عَنْ سَهْلِ بْنِ سَعْدٍ قَالَ النَّبِيُّ صَلَّى اللَّهُ عَلَيْهِ وَسَلَّمَ يَوْمَ خَيْبَرَ لَأُعْطِيَنَّ الرَّايَةَ غَدًا رَجُلًا يُفْتَحُ عَلَى يَدَيْهِ يُحِبُّ اللَّهَ وَرَسُولَهُ وَيُحِبُّهُ اللَّهُ وَرَسُولُهُ فَبَاتَ النَّاسُ لَيْلَتَهُمْ أَيُّهُمْ يُعْطَى فَغَدَوْا كُلُّهُمْ يَرْجُوهُ فَقَالَ أَيْنَ عَلِيٌّ فَقِيلَ يَشْتَكِي عَيْنَيْهِ فَبَصَقَ فِي عَيْنَيْهِ وَدَعَا لَهُ فَبَرَأَ كَأَنْ لَمْ يَكُنْ بِهِ وَجَعٌ فَأَعْطَاهُ فَقَالَ أُقَاتِلُهُمْ حَتَّى يَكُونُوا مِثْلَنَا فَقَالَ انْفُذْ عَلَى رِسْلِكَ حَتَّى تَنْزِلَ بِسَاحَتِهِمْ ثُمَّ ادْعُهُمْ إِلَى الْإِسْلَامِ وَأَخْبِرْهُمْ بِمَا يَجِبُ عَلَيْهِمْ فَوَاللَّهِ لَأَنْ يَهْدِيَ اللَّهُ بِكَ رَجُلًا خَيْرٌ لَكَ مِنْ أَنْ يَكُونَ لَكَ حُمْرُ النَّعَمِ
Dari Sahl bin Sa’ad radhiyallahu anhu beliau berkata: Nabi shollallahu alaihi wasallam bersabda pada perang Khaibar: Sungguh aku akan berikan besok bendera (kepemimpinan perang) pada seseorang laki-laki yang Allah akan membukakan (kemenangan). Seseorang yang mencintai Allah dan RasulNya dan Allah dan Rasul-Nya juga mencintai dia. Maka manusiapun melewati malam dengan memperbincangkan dan berharap siapa di antara mereka yang akan diberi bendera itu.
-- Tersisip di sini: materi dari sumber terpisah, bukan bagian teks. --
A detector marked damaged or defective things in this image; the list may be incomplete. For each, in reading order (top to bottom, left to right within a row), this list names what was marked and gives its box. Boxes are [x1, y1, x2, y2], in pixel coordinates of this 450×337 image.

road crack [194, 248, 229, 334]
Kemudian (paginya) Nabi bertanya: Di mana Ali (bin Abi Tholib)? Dikatakan bahwa Ali sakit mata. Kemudian Nabi sedikit meludah pada mata Ali dan mendoakannya. Maka sembuhlah Ali seakan-akan tidak pernah sakit mata sebelumnya. Kemudian Nabi menyerahkan bendera itu. Kemudian Ali berkata: Aku akan memerangi mereka hingga mereka seperti kita. Nabi shollallahu alaihi wasallam bersabda: berjalanlah dengan tenang hingga engkau tiba di pelataran mereka. Kemudian dakwahi/ ajak mereka kepada Islam dan kabarkan yang wajib mereka lakukan. Demi Allah, jika Allah memberi hidayah kepada seseorang dengan sebabmu, itu lebih baik bagimu dibandingkan engkau mendapatkan unta merah (harta yang terbaik) (H.R al-Bukhari dan Muslim)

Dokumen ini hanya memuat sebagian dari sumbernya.